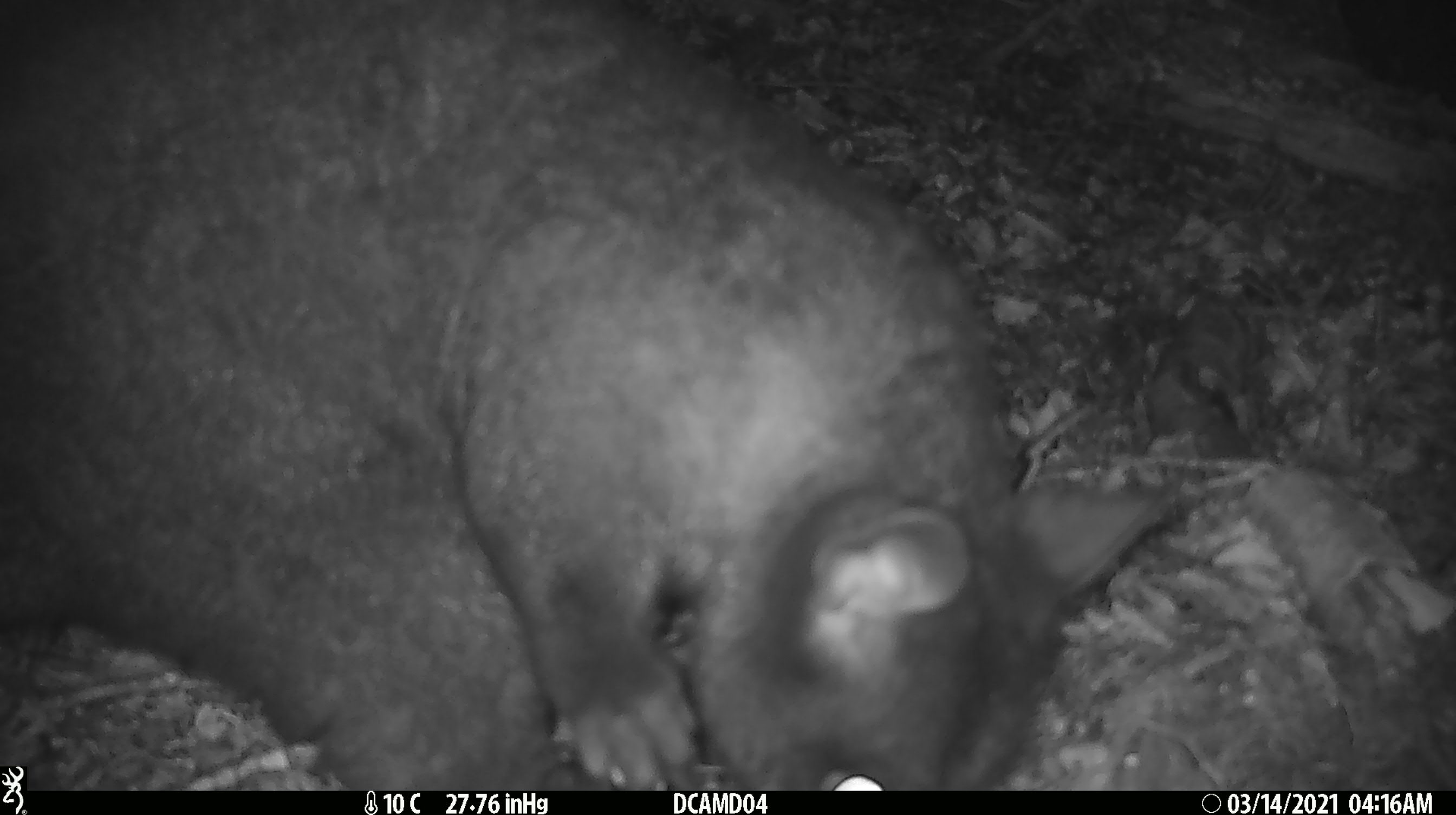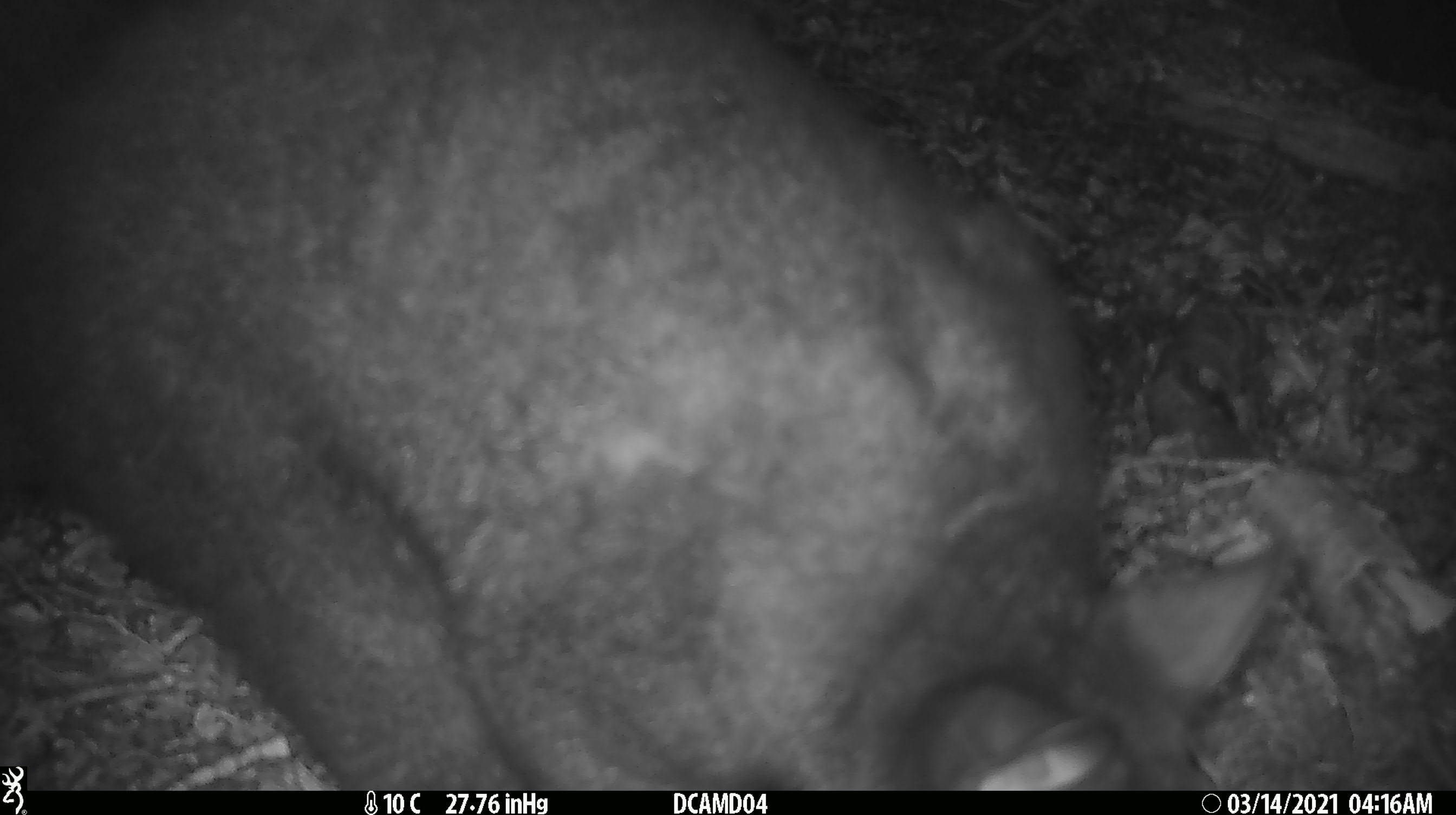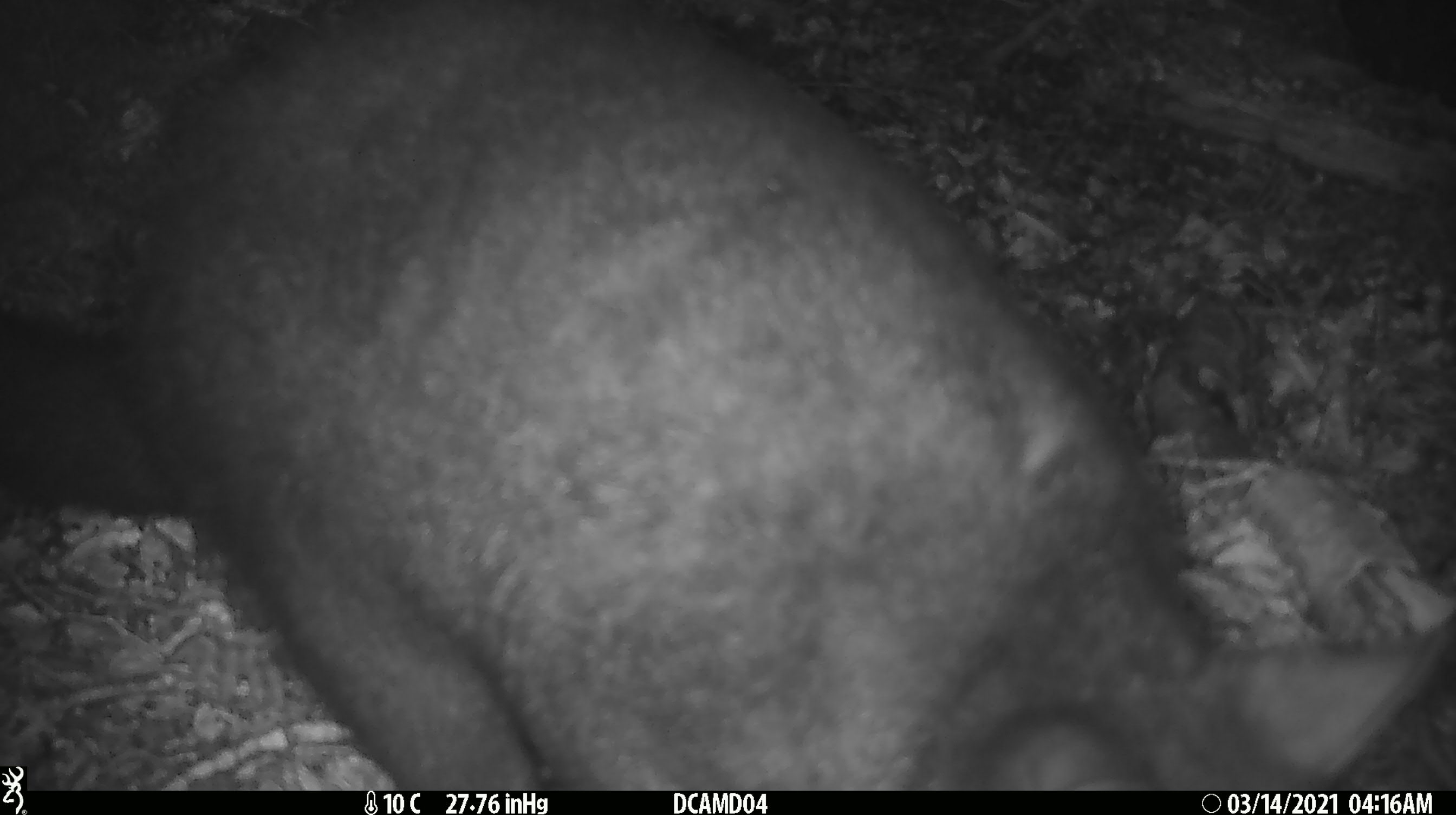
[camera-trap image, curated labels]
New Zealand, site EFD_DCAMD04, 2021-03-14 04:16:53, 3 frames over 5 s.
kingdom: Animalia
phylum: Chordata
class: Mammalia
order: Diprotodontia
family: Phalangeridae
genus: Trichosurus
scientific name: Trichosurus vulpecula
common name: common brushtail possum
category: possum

---

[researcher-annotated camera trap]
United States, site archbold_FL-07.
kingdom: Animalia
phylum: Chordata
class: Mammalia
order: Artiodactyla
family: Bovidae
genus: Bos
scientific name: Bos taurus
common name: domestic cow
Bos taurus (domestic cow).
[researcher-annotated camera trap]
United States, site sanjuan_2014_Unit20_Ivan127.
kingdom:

==

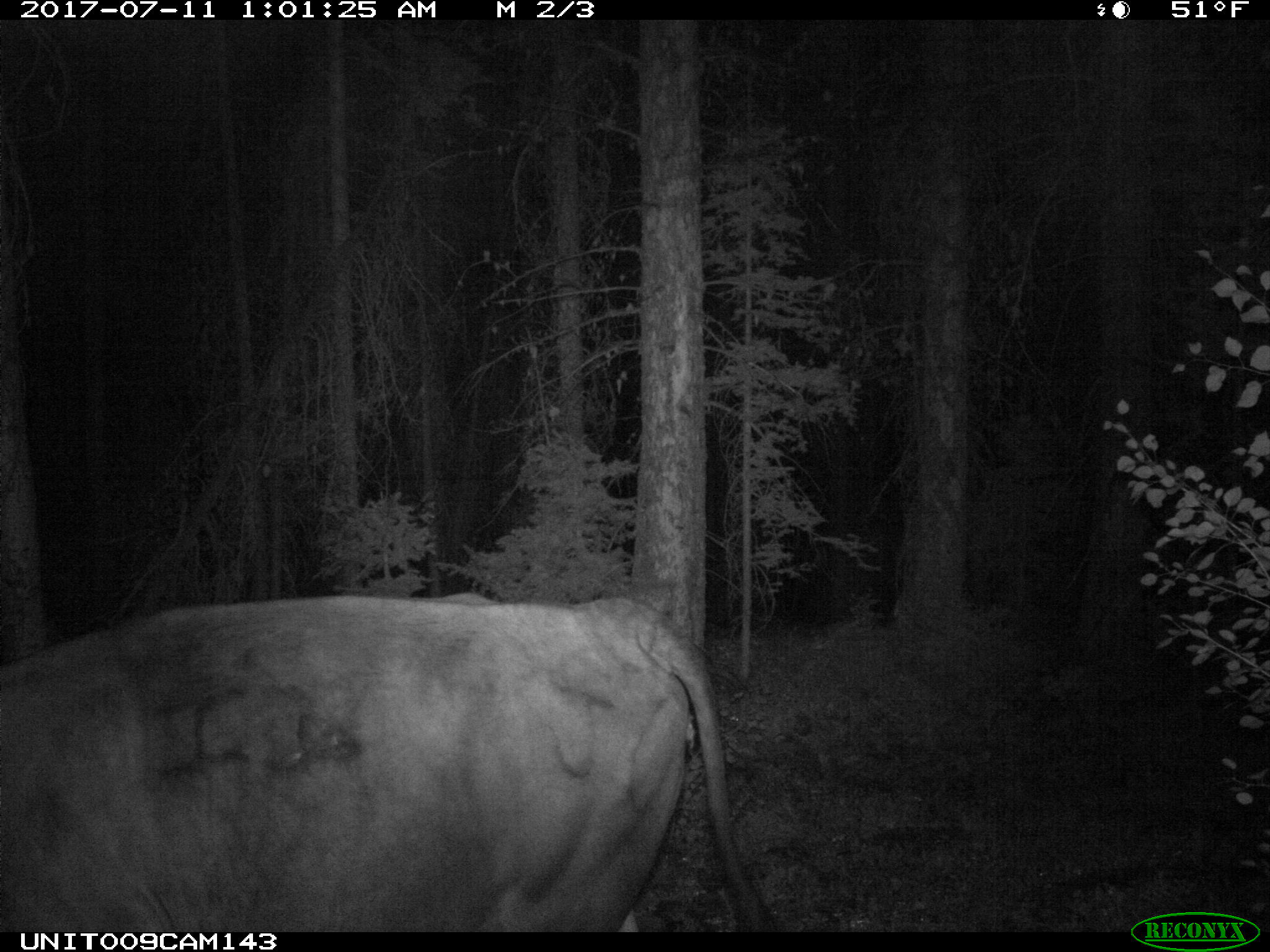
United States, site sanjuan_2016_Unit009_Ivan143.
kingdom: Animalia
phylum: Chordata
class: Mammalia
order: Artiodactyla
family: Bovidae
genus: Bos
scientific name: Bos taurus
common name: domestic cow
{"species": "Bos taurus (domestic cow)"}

| TASK BRIEF |
Reproduce exactly the entries above, limited to the lines from the one with "[camera-trap image, curated labels]" through the one with "category: possum", both included.

| SOLVED PROBLEM |
[camera-trap image, curated labels]
New Zealand, site EFD_DCAMD04, 2021-03-14 04:16:53, 3 frames over 5 s.
kingdom: Animalia
phylum: Chordata
class: Mammalia
order: Diprotodontia
family: Phalangeridae
genus: Trichosurus
scientific name: Trichosurus vulpecula
common name: common brushtail possum
category: possum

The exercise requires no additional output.